All hyperbaric oxygen chambers used for hyperbaric oxygen therapy treatment are pressurized containers. There are several different versions of these chambers, but all deliver more oxygen to the body at greater than 1 atmosphere of pressure. Hyperbaric oxygen therapy treatment has two main components. First, it is the administration of nearly 100% oxygen. Second, atmospheric pressure is brought higher than normal. These two factors create a unique environment. It drives oxygen into tissues and helps stimulate many key processes in the body.
According to the Society of Submarine and Hyperbaric Medicine, hyperbaric therapy must be performed at a minimum of 1.4 atmospheres absolute (ATA) in order to be therapeutic. 1 Therefore, mere immersion in 100% oxygen does not qualify for hyperbaric oxygen therapy. The maximum pressure for safe hyperbaric oxygen therapy treatment is 3 ATA. This level almost completely satisfies the tissue's resting requirements for oxygen supply. That's why it can be such an excellent choice when the body is having trouble delivering oxygen through its normal pathways. During your treatment, your hyperbaric therapist will guide you in "taking the pressure" in the multiplace hyperbaric chamber or the monoplace hyperbaric chamber. This includes comfortably pricking up your ears to help accommodate the stress. The experience is similar to driving a car on a high mountain or climbing in an airplane.

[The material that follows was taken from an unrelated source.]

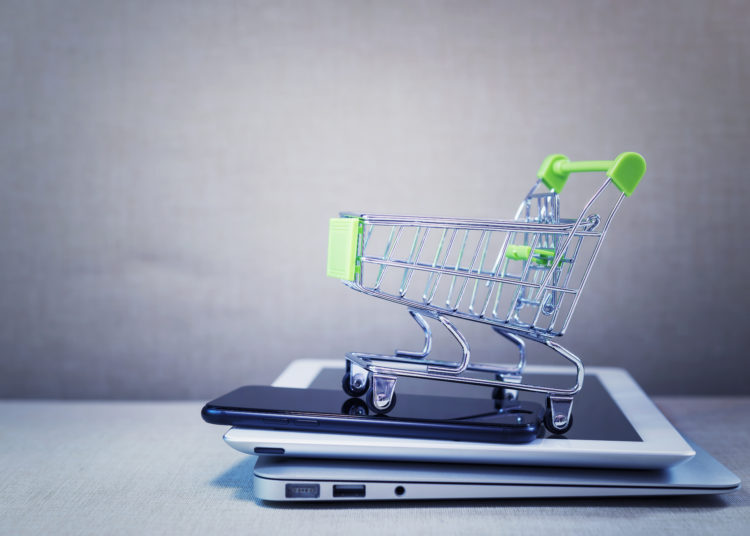 Shopping basket on top of items of online network connection. Selling and payment concept.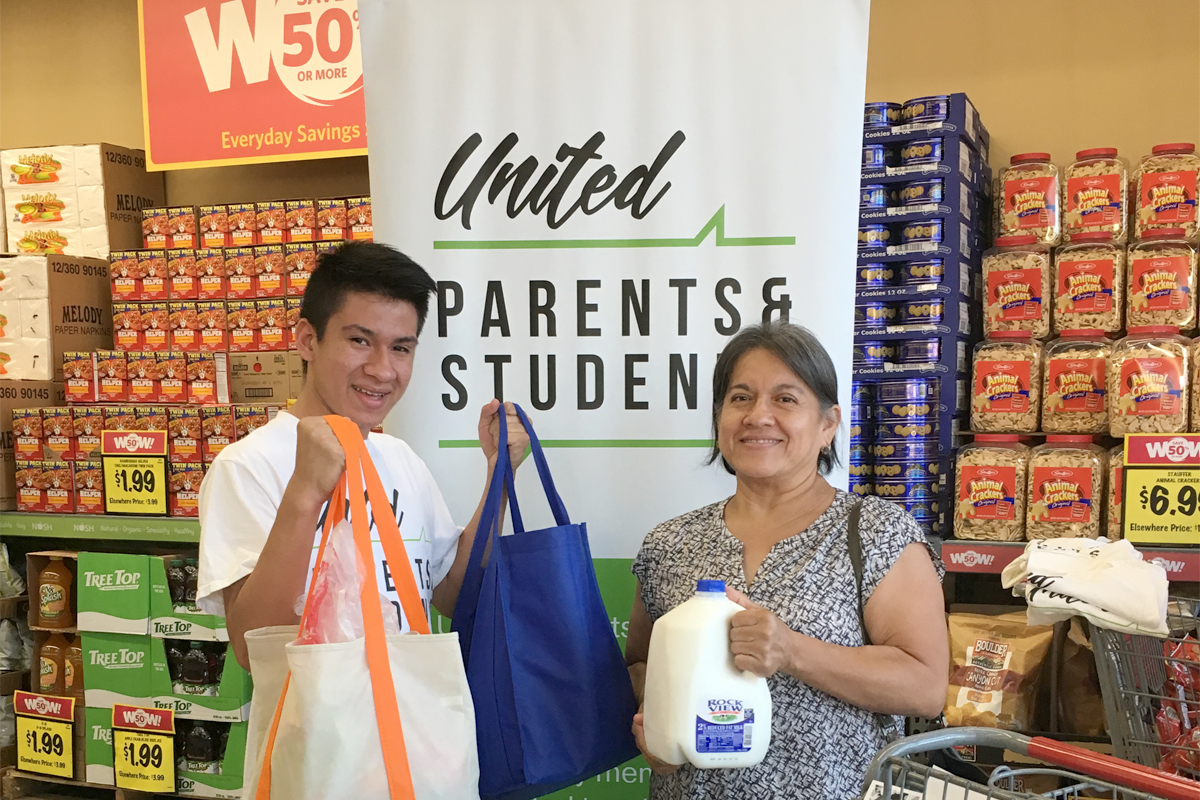 Shopping in the Inglewood Grocery Outlet after it was awarded the UPAS Store of Excellence Award. (Photo courtesy of UPAS)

Treatment with a hyperbaric oxygen chamber lasts from 20 to 40 sessions per day. A session lasts approximately 1.5 to 2 hours. During each treatment, the patient has several "air breaks", which increase the treatment time. When prompted by the therapist, they periodically breathed room air for several minutes. This helps reduce the risk of oxygen toxicity. This treatment procedure is also applicable when using a portable hyperbaric oxygen therapy chamber.
An important question to ask your hyperbaric oxygen doctor is how many sessions you typically need. For diabetic ulcers, typical courses of treatment range from 20 to 40 sessions, depending on clinical response. Rarely, patients with large wounds and bone infections may require as many as 60 treatments, but this is rare. Patients dealing with the late effects of radiation will have 20 to 40 treatments (usually 30 to 40 in most cases). In the unusual case where your doctor says you're expecting more than 40 treatments, especially if you're just starting treatment, it's good to know more. Of course, the specific situation of using the hyperbaric oxygen chamber should be understood in detail with your doctor.